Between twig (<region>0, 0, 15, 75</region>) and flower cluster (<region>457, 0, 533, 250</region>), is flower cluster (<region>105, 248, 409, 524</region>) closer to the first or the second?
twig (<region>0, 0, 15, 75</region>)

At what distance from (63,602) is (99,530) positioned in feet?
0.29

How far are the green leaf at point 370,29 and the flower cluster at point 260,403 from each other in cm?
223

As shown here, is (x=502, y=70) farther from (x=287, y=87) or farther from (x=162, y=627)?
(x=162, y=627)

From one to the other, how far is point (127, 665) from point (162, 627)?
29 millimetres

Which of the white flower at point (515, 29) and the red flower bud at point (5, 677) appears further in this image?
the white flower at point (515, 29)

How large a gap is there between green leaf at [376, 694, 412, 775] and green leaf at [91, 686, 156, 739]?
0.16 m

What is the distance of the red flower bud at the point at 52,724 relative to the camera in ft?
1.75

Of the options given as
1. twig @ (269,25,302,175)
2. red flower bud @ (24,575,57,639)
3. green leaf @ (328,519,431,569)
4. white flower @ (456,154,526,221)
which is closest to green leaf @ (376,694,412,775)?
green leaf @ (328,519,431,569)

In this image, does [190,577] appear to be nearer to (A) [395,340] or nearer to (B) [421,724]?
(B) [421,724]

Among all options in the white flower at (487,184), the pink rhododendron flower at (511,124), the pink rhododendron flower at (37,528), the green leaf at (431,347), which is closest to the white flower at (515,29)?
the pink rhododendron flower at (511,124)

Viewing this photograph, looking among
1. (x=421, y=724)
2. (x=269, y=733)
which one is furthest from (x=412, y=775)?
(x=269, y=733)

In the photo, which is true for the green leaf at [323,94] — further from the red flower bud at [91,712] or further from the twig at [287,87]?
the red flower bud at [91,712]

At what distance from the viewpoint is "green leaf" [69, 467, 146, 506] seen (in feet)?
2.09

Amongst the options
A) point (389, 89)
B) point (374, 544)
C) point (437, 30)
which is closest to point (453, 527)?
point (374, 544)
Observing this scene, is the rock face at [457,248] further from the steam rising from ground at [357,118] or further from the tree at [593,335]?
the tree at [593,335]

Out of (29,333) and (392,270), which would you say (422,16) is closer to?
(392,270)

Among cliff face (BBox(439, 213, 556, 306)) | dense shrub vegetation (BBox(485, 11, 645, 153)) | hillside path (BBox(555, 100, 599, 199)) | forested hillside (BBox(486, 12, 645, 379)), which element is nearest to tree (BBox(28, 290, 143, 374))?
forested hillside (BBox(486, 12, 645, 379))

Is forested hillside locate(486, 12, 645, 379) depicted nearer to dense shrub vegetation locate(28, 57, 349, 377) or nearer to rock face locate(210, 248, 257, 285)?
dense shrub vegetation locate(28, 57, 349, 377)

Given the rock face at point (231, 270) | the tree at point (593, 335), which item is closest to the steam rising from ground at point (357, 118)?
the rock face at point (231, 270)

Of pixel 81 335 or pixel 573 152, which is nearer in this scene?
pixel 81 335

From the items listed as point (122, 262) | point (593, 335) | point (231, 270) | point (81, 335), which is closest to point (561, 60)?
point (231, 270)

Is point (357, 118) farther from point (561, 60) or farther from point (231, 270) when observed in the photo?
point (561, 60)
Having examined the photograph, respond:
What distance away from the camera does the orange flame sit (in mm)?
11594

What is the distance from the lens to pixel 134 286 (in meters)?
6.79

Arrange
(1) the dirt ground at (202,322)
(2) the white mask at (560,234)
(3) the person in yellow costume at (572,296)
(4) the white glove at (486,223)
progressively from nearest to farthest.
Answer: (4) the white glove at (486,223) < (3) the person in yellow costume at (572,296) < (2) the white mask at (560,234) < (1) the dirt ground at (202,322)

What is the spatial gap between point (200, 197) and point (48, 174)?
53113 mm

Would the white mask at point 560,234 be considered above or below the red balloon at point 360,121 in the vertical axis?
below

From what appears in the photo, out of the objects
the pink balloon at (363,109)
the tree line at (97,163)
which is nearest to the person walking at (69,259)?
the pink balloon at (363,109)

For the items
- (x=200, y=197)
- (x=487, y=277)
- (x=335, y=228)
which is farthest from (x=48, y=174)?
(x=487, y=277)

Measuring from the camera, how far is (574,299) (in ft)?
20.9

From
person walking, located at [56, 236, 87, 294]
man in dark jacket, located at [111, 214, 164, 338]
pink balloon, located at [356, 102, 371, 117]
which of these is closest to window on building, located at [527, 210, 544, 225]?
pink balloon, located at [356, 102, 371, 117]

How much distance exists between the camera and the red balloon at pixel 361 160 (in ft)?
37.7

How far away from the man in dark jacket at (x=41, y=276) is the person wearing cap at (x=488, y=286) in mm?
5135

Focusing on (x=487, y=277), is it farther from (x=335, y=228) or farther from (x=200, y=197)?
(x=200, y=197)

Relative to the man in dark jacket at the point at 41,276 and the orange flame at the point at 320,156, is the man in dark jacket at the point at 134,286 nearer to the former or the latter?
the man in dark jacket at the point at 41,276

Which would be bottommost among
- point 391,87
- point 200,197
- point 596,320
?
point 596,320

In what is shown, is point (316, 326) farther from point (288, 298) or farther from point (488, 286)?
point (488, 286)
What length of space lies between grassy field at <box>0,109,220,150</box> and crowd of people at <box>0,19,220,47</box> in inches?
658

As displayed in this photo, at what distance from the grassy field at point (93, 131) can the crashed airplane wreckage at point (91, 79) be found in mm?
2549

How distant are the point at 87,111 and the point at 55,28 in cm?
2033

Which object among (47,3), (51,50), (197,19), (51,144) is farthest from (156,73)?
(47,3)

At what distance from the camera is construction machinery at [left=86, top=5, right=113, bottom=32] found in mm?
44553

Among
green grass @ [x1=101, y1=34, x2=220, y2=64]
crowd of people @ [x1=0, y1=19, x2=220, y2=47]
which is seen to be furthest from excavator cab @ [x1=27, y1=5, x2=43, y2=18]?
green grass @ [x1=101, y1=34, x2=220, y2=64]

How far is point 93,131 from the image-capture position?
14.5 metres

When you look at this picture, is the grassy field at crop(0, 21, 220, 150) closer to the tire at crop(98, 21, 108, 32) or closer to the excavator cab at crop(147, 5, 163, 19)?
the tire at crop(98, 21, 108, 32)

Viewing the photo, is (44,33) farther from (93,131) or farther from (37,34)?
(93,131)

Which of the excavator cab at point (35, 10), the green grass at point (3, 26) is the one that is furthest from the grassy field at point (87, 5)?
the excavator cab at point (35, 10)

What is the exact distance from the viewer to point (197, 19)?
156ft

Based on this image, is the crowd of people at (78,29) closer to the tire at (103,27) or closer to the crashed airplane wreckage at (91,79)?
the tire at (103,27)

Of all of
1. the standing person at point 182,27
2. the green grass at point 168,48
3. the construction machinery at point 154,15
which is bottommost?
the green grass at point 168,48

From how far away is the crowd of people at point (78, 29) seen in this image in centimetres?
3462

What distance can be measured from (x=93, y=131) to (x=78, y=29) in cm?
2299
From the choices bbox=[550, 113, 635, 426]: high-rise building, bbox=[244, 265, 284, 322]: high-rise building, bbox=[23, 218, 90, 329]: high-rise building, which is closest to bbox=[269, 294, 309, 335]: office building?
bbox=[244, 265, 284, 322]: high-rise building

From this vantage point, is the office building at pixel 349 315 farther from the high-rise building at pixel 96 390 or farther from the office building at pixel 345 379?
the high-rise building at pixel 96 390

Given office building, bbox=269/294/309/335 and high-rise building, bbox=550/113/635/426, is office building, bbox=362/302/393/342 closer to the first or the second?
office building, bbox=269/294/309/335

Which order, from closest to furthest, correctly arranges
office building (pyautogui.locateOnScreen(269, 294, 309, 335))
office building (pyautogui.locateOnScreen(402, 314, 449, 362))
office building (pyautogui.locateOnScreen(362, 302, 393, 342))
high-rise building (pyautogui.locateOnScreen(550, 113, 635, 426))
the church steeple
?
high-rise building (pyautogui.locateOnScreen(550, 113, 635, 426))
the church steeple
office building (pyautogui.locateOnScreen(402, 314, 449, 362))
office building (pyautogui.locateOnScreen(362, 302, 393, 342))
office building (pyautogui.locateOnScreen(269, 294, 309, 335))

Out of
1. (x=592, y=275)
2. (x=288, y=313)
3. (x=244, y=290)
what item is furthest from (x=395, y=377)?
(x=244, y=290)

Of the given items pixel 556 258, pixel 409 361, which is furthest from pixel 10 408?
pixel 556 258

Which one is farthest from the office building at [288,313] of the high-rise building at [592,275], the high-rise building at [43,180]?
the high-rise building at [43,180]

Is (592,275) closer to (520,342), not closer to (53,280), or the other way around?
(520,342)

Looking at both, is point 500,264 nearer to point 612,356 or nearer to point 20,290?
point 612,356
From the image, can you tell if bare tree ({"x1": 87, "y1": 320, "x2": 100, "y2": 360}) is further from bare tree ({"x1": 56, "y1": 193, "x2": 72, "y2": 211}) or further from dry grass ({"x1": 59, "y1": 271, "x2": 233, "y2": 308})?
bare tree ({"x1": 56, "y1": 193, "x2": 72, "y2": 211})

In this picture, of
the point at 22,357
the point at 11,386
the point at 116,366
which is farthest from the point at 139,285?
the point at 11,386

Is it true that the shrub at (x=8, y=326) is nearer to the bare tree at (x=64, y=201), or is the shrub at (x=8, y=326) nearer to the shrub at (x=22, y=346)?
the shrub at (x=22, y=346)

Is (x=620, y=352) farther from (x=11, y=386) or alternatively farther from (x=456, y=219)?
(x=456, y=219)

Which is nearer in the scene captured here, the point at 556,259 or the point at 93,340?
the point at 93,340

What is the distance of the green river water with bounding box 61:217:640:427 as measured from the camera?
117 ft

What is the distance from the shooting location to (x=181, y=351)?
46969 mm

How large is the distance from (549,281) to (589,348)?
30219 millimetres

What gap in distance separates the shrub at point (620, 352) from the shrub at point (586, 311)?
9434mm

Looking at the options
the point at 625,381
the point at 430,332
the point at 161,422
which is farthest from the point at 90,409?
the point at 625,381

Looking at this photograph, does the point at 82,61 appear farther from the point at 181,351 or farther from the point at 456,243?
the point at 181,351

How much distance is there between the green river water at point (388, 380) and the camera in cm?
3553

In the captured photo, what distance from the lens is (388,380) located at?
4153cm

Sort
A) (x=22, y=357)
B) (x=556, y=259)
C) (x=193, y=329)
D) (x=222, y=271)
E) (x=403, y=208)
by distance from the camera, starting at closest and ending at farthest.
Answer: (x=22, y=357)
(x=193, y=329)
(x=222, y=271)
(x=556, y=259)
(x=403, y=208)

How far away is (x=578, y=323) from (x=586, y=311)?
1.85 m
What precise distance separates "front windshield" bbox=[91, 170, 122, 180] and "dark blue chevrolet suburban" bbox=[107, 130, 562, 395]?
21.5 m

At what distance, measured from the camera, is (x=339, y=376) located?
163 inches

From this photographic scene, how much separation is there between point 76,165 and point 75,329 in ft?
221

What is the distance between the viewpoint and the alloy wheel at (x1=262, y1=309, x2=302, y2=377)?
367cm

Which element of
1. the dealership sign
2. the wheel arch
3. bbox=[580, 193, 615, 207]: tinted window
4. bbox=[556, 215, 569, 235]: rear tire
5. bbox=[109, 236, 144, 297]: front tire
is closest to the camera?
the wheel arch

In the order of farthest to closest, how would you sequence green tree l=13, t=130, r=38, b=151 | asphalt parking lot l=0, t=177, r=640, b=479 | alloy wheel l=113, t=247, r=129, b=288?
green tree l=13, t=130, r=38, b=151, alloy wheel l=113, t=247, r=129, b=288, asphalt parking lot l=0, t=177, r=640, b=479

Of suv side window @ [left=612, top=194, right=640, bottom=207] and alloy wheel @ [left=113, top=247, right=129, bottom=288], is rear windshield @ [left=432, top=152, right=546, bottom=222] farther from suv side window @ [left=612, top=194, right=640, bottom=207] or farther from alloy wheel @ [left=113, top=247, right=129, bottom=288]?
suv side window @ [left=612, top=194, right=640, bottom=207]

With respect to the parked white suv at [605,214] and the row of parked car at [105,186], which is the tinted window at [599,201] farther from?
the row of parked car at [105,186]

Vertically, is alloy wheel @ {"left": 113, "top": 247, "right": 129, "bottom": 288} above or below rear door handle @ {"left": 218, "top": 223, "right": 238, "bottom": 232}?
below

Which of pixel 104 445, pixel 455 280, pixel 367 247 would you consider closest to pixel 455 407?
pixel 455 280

──────────────────────────────

▸ **Written exercise**
Copy the lines from the one containing "Which element of" through the one containing "green tree l=13, t=130, r=38, b=151, alloy", swapping "dealership sign" for "showroom sign" and changing nothing else.

▸ **Solution below**
Which element of
1. the showroom sign
2. the wheel arch
3. bbox=[580, 193, 615, 207]: tinted window
4. bbox=[556, 215, 569, 235]: rear tire
5. bbox=[109, 236, 144, 297]: front tire
is closest to the camera?
the wheel arch

In the order of farthest to closest, how would you sequence green tree l=13, t=130, r=38, b=151 | asphalt parking lot l=0, t=177, r=640, b=479 | alloy wheel l=113, t=247, r=129, b=288?
green tree l=13, t=130, r=38, b=151, alloy wheel l=113, t=247, r=129, b=288, asphalt parking lot l=0, t=177, r=640, b=479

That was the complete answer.